In Luther v. Borden,[17] the Supreme Court in 1849 held that questions arising under the Guarantee Clause are generally political, and not judicial, in character.[18] Luther was formally an action for damages for trespass, but under the rather "unusual" circumstances of Dorr's Rebellion, a pro-suffrage revolt that led to two competing claimants for Rhode Island's lawful government.[19] The defendants in Luther justified their breaking and entering into the plaintiff's home under a declaration of martial law and based on the plaintiff's alleged participation in insurrection. The plaintiff questioned the authority and republican character of the state government, alleging the defendants to be the insurrectionists.[20] Thus, to adjudicate the trespass claim in Luther was in effect to decide "which of two rival governments was the legitimate government of Rhode Island."[21]

Chief Justice Roger Taney held that the political branches of government, and not the federal courts, should decide such questions: "it rests with Congress to decide what government is the established one in a State . . . as well as its republican character."[22]
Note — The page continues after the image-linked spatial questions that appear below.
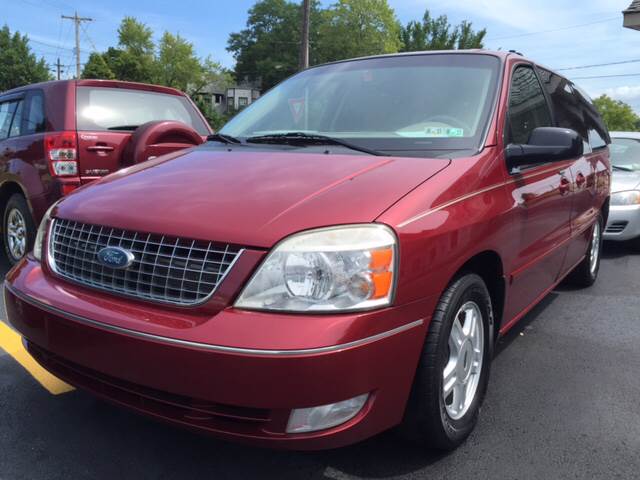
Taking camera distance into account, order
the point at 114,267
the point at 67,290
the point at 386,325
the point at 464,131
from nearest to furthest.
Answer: the point at 386,325
the point at 114,267
the point at 67,290
the point at 464,131

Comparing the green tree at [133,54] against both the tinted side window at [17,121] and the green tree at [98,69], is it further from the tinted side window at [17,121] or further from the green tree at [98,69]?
the tinted side window at [17,121]

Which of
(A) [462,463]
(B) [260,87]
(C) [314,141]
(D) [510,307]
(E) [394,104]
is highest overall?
(B) [260,87]

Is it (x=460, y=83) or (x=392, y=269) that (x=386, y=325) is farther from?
(x=460, y=83)

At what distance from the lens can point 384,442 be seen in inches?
96.6

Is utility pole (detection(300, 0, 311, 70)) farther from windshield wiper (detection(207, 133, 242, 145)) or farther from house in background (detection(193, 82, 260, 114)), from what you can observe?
house in background (detection(193, 82, 260, 114))

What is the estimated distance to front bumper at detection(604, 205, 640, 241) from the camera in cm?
649

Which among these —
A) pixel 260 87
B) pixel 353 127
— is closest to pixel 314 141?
pixel 353 127

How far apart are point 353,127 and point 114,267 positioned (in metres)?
1.47

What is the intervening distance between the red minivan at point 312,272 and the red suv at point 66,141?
2.26 m

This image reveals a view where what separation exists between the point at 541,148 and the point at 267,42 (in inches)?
3286

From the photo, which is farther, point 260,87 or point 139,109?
point 260,87

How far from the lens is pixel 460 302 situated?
2260 millimetres

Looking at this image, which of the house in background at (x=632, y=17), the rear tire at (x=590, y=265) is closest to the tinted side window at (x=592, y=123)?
the rear tire at (x=590, y=265)

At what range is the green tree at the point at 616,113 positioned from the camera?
239ft
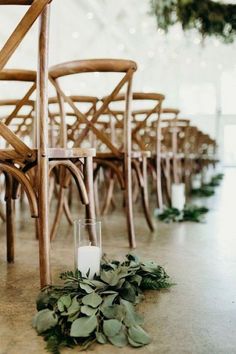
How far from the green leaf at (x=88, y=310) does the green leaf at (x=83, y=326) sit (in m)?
0.02

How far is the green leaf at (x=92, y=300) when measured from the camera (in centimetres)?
118

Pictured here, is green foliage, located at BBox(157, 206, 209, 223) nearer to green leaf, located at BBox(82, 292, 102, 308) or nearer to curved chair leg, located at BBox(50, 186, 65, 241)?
curved chair leg, located at BBox(50, 186, 65, 241)

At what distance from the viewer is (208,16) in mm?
4684

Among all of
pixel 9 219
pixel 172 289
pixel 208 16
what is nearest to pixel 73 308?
pixel 172 289

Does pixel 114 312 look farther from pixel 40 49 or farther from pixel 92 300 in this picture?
pixel 40 49

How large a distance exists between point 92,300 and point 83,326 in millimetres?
111

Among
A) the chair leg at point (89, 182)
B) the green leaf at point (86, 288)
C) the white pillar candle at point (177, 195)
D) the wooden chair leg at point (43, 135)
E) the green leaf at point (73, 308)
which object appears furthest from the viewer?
the white pillar candle at point (177, 195)

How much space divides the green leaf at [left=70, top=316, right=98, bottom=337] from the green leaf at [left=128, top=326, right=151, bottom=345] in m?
0.10

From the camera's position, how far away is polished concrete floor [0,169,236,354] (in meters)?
1.06

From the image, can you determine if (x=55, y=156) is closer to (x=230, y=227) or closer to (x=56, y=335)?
(x=56, y=335)

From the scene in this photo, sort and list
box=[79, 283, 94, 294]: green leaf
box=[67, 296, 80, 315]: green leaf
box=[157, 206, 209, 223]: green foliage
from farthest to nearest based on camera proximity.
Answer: box=[157, 206, 209, 223]: green foliage < box=[79, 283, 94, 294]: green leaf < box=[67, 296, 80, 315]: green leaf

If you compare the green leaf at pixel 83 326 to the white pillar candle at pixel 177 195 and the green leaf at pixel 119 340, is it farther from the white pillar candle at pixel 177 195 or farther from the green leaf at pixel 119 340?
the white pillar candle at pixel 177 195

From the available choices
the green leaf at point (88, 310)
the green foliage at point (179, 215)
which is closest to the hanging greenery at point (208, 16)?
the green foliage at point (179, 215)

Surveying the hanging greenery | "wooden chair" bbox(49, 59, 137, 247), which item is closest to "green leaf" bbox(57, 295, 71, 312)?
"wooden chair" bbox(49, 59, 137, 247)
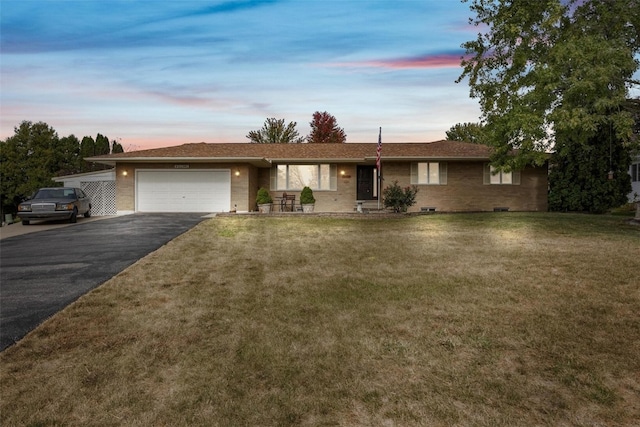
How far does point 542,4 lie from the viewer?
11977 millimetres

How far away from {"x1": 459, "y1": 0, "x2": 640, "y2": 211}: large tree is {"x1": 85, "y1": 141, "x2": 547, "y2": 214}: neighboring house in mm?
6548

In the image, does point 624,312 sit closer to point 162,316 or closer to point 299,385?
point 299,385

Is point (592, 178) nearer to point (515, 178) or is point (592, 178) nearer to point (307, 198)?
point (515, 178)

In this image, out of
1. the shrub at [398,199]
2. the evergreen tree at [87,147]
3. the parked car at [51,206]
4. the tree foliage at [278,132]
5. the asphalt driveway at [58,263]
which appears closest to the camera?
the asphalt driveway at [58,263]

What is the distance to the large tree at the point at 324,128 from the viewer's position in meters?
47.9

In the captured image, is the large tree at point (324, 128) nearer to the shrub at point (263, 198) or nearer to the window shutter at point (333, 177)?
the window shutter at point (333, 177)

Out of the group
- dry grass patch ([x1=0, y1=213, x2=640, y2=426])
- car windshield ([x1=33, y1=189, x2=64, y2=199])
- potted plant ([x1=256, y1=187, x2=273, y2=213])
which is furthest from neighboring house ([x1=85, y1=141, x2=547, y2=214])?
dry grass patch ([x1=0, y1=213, x2=640, y2=426])

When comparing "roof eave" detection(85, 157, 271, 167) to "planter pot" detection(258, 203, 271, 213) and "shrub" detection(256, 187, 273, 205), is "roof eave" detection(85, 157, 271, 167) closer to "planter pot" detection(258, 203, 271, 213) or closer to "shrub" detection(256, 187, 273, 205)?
"shrub" detection(256, 187, 273, 205)

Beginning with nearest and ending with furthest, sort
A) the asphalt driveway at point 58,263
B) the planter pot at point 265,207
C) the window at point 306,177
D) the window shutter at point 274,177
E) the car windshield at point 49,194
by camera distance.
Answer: the asphalt driveway at point 58,263, the car windshield at point 49,194, the planter pot at point 265,207, the window at point 306,177, the window shutter at point 274,177

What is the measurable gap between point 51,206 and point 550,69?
18.5m

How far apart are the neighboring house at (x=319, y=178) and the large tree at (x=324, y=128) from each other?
26.5 m

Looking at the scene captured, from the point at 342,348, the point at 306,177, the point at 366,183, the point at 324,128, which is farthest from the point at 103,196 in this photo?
the point at 324,128

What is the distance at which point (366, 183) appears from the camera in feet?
70.2

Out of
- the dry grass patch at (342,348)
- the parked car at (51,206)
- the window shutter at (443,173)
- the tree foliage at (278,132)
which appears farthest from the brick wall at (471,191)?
the tree foliage at (278,132)
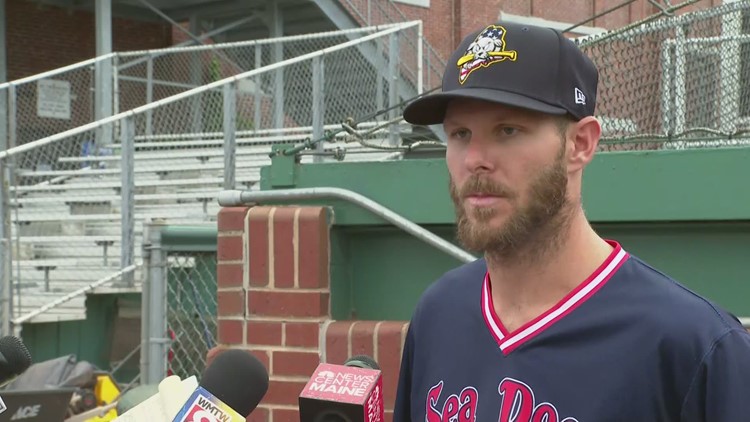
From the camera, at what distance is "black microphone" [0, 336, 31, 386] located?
276 cm

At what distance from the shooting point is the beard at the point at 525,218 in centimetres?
194

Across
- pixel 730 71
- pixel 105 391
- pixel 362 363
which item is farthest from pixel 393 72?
pixel 362 363

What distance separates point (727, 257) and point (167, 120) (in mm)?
10154

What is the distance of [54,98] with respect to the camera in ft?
55.9

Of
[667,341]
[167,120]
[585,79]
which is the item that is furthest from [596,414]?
[167,120]

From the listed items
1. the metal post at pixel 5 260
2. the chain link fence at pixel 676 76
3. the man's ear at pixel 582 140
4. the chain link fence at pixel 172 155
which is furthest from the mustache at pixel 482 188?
the chain link fence at pixel 172 155

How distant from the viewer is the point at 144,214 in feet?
35.7

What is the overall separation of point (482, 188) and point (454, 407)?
0.43 metres

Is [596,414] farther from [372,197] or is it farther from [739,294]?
[372,197]

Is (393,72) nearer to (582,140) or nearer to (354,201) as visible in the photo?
(354,201)

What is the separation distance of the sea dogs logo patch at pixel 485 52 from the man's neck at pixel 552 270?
332 millimetres

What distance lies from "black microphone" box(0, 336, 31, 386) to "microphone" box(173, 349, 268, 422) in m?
0.78

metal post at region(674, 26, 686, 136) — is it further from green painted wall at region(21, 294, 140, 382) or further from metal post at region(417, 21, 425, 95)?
metal post at region(417, 21, 425, 95)

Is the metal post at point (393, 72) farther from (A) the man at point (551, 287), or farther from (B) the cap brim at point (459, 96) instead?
(A) the man at point (551, 287)
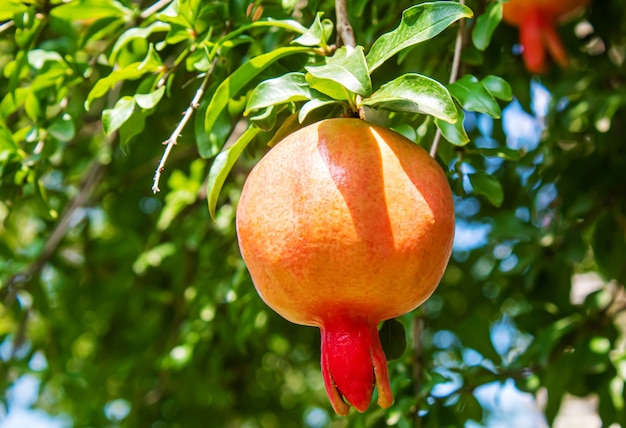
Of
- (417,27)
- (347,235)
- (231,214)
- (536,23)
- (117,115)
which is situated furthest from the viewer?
(231,214)

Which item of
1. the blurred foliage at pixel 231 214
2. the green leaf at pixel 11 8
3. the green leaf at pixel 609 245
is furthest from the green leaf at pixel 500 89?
the green leaf at pixel 609 245

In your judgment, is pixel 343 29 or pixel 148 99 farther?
pixel 148 99

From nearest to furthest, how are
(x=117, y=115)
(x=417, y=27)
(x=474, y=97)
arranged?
(x=417, y=27)
(x=474, y=97)
(x=117, y=115)

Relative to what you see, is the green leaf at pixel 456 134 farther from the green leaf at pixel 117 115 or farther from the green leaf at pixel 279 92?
the green leaf at pixel 117 115

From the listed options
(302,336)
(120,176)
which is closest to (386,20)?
(120,176)

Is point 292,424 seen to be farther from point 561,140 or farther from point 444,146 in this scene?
point 444,146

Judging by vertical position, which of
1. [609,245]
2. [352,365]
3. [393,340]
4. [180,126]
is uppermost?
[180,126]

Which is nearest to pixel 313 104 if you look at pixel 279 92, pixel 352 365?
pixel 279 92

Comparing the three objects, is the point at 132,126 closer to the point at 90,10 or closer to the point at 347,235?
the point at 90,10

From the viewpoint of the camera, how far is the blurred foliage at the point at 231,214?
122 cm

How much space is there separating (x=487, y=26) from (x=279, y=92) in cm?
43

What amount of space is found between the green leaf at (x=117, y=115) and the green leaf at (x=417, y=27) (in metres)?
0.38

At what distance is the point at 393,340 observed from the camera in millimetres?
1034

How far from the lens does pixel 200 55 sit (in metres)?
1.18
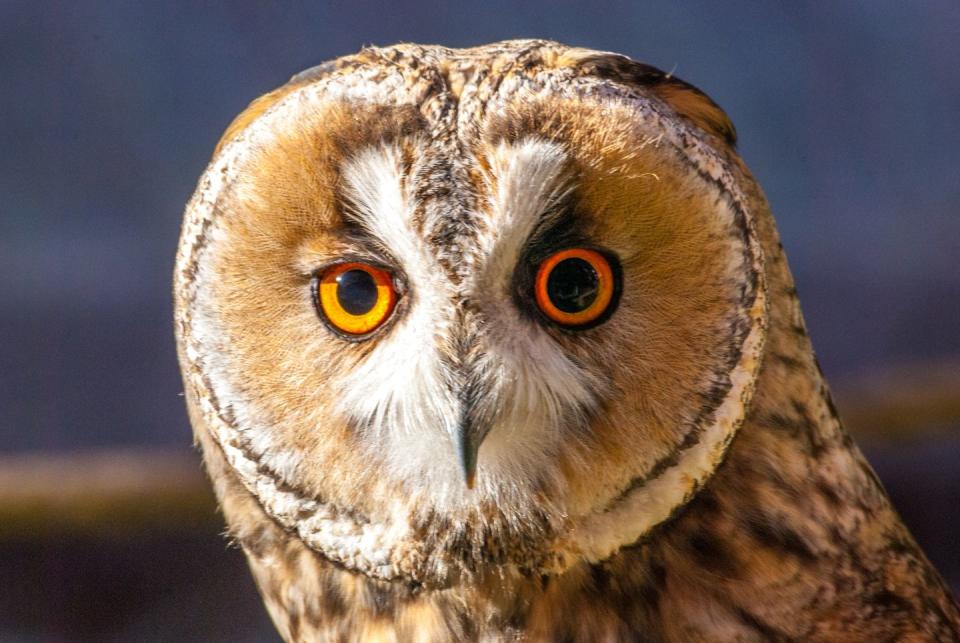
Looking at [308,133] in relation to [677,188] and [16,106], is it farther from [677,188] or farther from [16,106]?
[16,106]

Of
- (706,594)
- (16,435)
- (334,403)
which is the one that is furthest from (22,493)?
(706,594)

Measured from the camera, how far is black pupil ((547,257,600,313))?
1.03 m

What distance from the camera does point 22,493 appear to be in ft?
8.46

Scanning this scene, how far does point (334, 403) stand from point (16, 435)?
7.70ft

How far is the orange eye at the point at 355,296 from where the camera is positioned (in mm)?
1070

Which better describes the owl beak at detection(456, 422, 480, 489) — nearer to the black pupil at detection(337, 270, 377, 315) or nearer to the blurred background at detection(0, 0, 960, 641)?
the black pupil at detection(337, 270, 377, 315)

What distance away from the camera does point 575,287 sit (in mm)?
1031

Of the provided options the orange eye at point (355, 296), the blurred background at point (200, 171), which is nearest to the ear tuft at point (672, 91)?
the orange eye at point (355, 296)

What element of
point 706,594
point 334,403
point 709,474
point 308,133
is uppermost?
point 308,133

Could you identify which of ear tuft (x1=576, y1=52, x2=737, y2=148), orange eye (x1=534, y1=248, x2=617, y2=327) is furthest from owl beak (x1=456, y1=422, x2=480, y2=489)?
ear tuft (x1=576, y1=52, x2=737, y2=148)

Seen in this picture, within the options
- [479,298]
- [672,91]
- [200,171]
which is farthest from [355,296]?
[200,171]

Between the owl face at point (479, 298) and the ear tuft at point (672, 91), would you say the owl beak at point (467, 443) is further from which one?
the ear tuft at point (672, 91)

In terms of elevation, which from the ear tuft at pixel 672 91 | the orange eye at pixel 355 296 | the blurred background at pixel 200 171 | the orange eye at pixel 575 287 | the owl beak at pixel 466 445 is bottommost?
the owl beak at pixel 466 445

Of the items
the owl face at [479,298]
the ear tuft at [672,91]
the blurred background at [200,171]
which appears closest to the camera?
the owl face at [479,298]
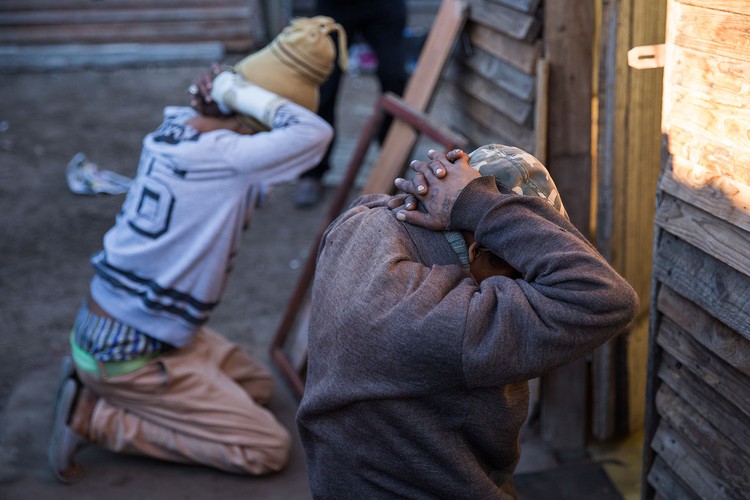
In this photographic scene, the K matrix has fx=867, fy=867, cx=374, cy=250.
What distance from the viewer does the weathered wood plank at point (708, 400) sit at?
7.93ft

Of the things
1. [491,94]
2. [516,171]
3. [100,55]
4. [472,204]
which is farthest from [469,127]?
[100,55]

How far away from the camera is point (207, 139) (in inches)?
127

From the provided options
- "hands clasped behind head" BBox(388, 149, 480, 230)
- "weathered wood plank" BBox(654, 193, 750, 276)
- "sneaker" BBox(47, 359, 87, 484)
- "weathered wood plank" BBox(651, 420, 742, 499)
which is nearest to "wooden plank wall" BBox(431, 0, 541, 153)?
"weathered wood plank" BBox(654, 193, 750, 276)

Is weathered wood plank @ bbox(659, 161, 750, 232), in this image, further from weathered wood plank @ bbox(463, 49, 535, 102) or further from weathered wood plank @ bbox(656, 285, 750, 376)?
weathered wood plank @ bbox(463, 49, 535, 102)

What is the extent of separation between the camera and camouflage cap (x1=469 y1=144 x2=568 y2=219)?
1.96 metres

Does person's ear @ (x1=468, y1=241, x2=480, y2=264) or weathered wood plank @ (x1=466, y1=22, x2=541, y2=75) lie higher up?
person's ear @ (x1=468, y1=241, x2=480, y2=264)

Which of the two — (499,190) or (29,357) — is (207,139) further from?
(29,357)

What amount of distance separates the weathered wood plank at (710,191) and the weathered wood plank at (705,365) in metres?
0.44

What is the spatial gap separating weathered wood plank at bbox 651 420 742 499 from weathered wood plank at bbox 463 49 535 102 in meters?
1.57

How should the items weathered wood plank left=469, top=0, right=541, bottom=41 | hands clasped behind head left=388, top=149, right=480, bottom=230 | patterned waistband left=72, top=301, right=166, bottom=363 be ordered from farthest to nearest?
weathered wood plank left=469, top=0, right=541, bottom=41 < patterned waistband left=72, top=301, right=166, bottom=363 < hands clasped behind head left=388, top=149, right=480, bottom=230

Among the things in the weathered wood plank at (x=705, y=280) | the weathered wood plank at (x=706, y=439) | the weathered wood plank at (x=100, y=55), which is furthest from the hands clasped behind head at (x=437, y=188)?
the weathered wood plank at (x=100, y=55)

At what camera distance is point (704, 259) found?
8.15 feet

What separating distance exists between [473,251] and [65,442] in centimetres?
226

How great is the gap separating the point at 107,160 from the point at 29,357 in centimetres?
302
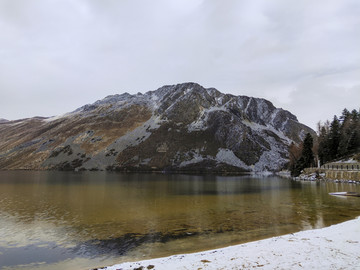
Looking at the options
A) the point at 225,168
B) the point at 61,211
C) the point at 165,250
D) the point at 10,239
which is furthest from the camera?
the point at 225,168

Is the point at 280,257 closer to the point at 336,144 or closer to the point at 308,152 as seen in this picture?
the point at 336,144

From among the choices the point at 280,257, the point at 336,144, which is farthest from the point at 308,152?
the point at 280,257

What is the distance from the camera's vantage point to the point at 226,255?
13.9 m

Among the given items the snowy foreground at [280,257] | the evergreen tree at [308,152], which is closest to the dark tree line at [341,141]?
the evergreen tree at [308,152]

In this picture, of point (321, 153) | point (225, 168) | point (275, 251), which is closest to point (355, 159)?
point (321, 153)

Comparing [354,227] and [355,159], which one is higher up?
[355,159]

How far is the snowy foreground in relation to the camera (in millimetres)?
12000

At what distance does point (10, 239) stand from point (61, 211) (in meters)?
11.4

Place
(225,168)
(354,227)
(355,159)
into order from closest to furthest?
1. (354,227)
2. (355,159)
3. (225,168)

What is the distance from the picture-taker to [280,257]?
42.9 ft

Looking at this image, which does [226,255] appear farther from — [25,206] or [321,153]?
[321,153]

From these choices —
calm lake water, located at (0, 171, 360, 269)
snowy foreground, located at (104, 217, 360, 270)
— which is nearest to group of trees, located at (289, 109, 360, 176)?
calm lake water, located at (0, 171, 360, 269)

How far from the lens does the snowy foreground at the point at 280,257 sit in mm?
12000

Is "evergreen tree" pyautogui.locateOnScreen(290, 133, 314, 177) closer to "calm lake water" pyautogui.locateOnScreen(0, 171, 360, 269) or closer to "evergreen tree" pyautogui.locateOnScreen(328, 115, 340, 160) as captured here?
"evergreen tree" pyautogui.locateOnScreen(328, 115, 340, 160)
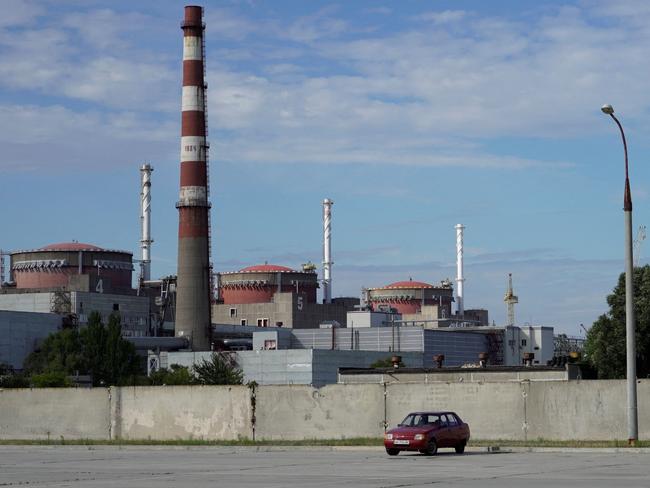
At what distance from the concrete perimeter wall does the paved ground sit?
16.1 feet

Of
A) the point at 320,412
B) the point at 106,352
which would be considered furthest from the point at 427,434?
the point at 106,352

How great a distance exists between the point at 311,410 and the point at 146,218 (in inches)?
4354

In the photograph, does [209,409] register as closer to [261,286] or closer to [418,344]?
[418,344]

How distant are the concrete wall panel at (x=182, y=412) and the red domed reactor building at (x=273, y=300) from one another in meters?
121

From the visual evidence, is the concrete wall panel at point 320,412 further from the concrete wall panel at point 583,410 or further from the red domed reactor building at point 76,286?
the red domed reactor building at point 76,286

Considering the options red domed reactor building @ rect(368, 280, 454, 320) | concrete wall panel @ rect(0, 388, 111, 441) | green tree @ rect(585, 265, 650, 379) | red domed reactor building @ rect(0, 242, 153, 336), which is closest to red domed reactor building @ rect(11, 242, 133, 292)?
red domed reactor building @ rect(0, 242, 153, 336)

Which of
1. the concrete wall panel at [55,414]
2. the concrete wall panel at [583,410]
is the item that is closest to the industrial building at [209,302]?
the concrete wall panel at [55,414]

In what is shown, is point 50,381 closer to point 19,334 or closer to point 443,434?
point 19,334

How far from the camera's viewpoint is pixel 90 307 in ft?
477

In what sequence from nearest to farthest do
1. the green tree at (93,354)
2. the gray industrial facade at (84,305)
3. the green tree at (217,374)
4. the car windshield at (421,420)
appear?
the car windshield at (421,420) → the green tree at (217,374) → the green tree at (93,354) → the gray industrial facade at (84,305)

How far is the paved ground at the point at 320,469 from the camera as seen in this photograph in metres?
24.4

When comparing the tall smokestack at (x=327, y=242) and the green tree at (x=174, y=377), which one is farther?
the tall smokestack at (x=327, y=242)

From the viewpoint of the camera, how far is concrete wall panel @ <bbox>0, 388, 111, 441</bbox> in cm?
4809

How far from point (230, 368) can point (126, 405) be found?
6152 cm
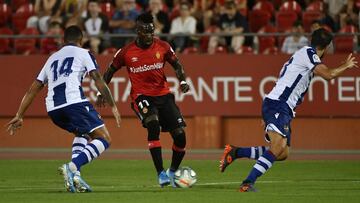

Luther further held that it rested with Congress to determine the proper means to fulfill the guarantee of protection to the states against insurrection.[23] Although the Court suggested that Congress might have empowered the Judiciary to decide whether the federal government should intervene, Congress had instead authorized the President to call out the militia in the case of insurrection against a state's government.[24] It followed, reasoned Chief Justice Taney, that the President "must, of necessity, decide which is the government, and which party is unlawfully arrayed against it, before he can perform the duty imposed upon him by the act of Congress"; this political determination is not subject to judicial review.[25]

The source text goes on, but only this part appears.